----- Records for the task

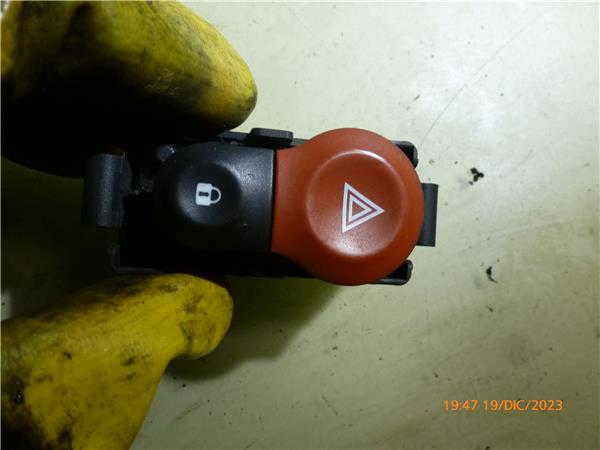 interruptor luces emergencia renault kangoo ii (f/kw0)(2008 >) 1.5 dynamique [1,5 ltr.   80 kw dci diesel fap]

----------
----- Records for the task

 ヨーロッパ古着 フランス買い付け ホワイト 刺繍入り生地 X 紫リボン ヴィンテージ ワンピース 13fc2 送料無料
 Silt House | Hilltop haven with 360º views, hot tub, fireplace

----------

> **Task goal**
Extract from the records above the lines from the one containing "ヨーロッパ古着 フランス買い付け ホワイト" to the one containing "Silt House |", both lines included, exactly as they appear and with nothing else.

> **Answer below**
 ヨーロッパ古着 フランス買い付け ホワイト 刺繍入り生地 X 紫リボン ヴィンテージ ワンピース 13fc2 送料無料
 Silt House | Hilltop haven with 360º views, hot tub, fireplace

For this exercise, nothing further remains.